More than 300 pages of letters 'laced with psychoactive drugs' sent to prisoners

HMP Birmingham (Google)
HMP Birmingham (Google)

Inmates were sent 330 pages of letters laced with psychoactive substances in a plot to smuggle drugs into an English prison, it has been revealed.

The mail was disguised as letters from solicitors, which guards are not allowed to read unless they believe criminal activity is taking place.

But officers at HMP Birmingham became suspicious of the post during the summer and investigated.

The revelation was made as part of a report into standards at the jail since the government took over its running last year from private security firm G4S.

That switch followed multiple complaints about squalor, chronic violence and acute drug misuse at the prison.

But the new report – an annual assessment made by the facility’s Independent Monitoring Board – found criminality among inmates was now falling.

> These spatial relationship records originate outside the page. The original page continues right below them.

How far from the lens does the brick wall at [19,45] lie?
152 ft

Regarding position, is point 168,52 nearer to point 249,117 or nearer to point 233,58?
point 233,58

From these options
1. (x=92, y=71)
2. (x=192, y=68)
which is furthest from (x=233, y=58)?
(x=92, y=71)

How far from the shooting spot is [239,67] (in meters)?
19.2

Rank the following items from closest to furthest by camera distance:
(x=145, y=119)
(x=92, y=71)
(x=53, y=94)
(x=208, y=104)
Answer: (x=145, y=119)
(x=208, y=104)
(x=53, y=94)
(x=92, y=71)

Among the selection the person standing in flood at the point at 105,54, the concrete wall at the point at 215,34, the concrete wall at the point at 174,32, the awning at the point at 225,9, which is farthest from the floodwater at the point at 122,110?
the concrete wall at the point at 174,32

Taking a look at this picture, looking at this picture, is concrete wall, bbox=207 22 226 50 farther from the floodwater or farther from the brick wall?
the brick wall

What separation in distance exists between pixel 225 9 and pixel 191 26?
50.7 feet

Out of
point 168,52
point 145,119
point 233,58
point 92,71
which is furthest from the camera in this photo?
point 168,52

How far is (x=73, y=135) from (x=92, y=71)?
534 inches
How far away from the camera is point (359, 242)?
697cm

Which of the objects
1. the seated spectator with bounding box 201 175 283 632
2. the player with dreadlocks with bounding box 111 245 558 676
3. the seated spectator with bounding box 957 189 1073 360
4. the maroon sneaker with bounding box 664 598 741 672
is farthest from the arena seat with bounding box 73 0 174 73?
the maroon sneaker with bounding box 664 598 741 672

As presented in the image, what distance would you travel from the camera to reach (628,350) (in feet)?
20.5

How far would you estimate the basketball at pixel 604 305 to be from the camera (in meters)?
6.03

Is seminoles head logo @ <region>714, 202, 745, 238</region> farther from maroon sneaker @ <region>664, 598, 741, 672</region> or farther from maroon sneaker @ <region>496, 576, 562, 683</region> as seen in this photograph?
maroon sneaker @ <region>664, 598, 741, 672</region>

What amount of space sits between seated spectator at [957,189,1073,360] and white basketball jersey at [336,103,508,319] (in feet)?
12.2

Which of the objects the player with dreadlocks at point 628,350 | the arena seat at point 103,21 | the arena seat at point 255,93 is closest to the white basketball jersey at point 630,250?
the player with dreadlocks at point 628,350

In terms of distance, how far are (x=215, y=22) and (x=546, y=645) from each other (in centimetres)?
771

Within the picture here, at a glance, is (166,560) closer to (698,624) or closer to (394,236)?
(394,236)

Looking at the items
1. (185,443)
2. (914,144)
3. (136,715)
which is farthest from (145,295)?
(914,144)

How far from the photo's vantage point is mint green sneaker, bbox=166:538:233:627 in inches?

It suggested the disruption of the letter plot, made when the prison was in lockdown because of coronavirus, had reduced drug supply chains into the facility.

It said: "The reduction although not elimination of the drug supply and bullying during lockdown has helped to create an environment within which many men have reported feeling safe.

"It is undoubtedly the case that staff-resident relationships have significantly improved during the lockdown.

"The challenge will be to maintain this in the future while also allowing a reasonable time out of cell."

During lockdown, inmates were kept in their cells 23-and-a-half hours a day.